AI in Science
Exploring the possibilities of AI-driven discovery
Why AI in Science?
Scientific discovery is entering a new phase. AI systems are beginning to generate hypotheses, design experiments, and, in some cases, execute them. Over time, this could compress decades of progress into years. Realising that potential depends on more than access to models. It requires new infrastructure, new funding mechanisms, and new ways of organising research. Without these, AI risks being applied incrementally rather than transforming how science is done.
ARIA’s role is to help create the conditions where this transformation can happen and to apply it to the hardest scientific problems.
Leadership
Ant Rowstron joined ARIA as Chief Technology Officer, with a remit spanning the agency’s technical direction. It quickly became clear that a new opportunity was emerging: advances in AI were beginning to have a direct and profound impact on how science could be conducted. Rather than sitting alongside ARIA’s work, this shift cut across all of it, affecting how programmes are designed, how research is executed, and how quickly discovery can happen.
In response, this work evolved into a dedicated role. In 2026, Antony moved into the role of Chief AI Scientist Officer to lead ARIA’s strategy on AI in Science. His focus is to push the frontier of AI for discovery, while enabling ARIA’s Programme Directors and Creators to move faster using emerging AI capabilities. This includes both applying today’s most advanced systems and exploring what comes next.

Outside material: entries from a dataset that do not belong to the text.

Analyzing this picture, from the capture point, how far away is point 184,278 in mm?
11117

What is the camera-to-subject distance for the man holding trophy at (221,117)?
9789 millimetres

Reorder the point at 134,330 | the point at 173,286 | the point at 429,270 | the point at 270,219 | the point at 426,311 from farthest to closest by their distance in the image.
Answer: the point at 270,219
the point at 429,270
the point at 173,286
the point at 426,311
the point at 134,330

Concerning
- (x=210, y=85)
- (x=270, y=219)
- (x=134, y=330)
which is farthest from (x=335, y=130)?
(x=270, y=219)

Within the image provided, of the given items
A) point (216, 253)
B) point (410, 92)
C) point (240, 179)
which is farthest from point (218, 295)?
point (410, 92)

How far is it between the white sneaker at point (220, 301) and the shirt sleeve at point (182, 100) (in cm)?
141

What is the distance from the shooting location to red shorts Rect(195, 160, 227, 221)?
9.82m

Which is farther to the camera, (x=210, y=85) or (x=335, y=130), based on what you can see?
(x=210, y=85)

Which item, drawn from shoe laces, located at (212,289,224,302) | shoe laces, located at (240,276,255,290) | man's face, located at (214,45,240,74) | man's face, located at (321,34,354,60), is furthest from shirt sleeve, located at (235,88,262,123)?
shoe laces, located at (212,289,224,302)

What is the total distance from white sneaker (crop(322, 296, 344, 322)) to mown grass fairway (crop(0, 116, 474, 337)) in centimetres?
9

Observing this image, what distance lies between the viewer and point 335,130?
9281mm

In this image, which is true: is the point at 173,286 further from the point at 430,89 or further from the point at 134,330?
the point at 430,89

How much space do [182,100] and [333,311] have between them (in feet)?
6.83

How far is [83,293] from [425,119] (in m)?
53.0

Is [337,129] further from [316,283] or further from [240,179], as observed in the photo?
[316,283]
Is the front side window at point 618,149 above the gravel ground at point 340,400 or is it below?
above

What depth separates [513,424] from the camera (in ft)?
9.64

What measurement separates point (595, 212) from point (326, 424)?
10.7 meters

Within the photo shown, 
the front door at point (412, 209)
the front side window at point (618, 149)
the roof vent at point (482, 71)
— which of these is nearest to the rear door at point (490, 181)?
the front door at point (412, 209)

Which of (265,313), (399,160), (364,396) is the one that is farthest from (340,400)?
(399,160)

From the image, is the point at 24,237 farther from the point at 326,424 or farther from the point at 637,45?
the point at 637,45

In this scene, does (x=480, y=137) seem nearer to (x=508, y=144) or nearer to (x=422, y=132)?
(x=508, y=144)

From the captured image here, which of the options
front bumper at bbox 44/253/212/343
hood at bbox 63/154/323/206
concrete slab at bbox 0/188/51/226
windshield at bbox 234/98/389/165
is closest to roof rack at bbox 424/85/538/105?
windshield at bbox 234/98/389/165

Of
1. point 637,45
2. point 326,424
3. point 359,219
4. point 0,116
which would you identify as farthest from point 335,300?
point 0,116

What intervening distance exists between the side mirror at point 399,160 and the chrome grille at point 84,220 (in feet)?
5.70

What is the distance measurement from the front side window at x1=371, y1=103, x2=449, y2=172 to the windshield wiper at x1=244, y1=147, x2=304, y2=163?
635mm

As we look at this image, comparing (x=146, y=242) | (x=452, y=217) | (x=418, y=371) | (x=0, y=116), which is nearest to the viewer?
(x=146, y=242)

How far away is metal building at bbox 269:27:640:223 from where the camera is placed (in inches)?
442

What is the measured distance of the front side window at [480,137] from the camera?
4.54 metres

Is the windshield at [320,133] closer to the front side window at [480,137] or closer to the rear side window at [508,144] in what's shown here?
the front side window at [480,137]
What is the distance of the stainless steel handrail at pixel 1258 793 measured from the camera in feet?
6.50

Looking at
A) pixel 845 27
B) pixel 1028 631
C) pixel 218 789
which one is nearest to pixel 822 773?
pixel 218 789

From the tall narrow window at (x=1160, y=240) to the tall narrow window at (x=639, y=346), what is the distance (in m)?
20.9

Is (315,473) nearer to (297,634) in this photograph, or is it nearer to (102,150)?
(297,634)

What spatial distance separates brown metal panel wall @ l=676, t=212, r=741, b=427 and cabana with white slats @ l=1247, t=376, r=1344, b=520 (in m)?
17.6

"AI Scientists could have enormous potential. By understanding how these systems tackle complex problems, we can learn what’s needed to evolve them from promising prototypes into genuine engines of discovery."
Ant Rowstron
Chief AI Scientist
Our approach
We are taking an intentionally experimental approach, organising our work around three interconnected pillars: Capital, Capabilities, and Communities.
We are deploying around £10M per year to catalyse AI-enabled science, supporting everything from early exploration to full-scale initiatives in areas like automated experimentation, AI safety, and next-generation research infrastructure. In parallel, we are building and accessing the capabilities needed to accelerate discovery, from advanced AI reasoning systems and high-throughput laboratories to emerging tools that can support programme design, knowledge generation, and creator engagement. Alongside this, we are working to shape a coherent and ambitious AI in Science ecosystem – developing thought leadership, defining key challenges, and connecting communities across disciplines such as AI, life sciences, robotics, and materials science. We will adapt this approach as we learn, doubling down on what works and changing what doesn’t, with the aim of ensuring ARIA acts as a proactive leader in a rapidly evolving field.
AI Scientists
AI is reshaping the scientific landscape. While AI for science has been central to recent scientific progress, emerging capabilities point to an even more foundational shift in scientific discovery: AI Scientists designed to conduct the entire research process without continuous human intervention.
AI for Breakthroughs
We’re also exploring AI for breakthroughs – using tools to surface research directions, evaluate proposals, and identify blind spots. As AI becomes a key creator of knowledge, the ability to direct these systems toward breakthrough opportunities will be as vital as the technology itself.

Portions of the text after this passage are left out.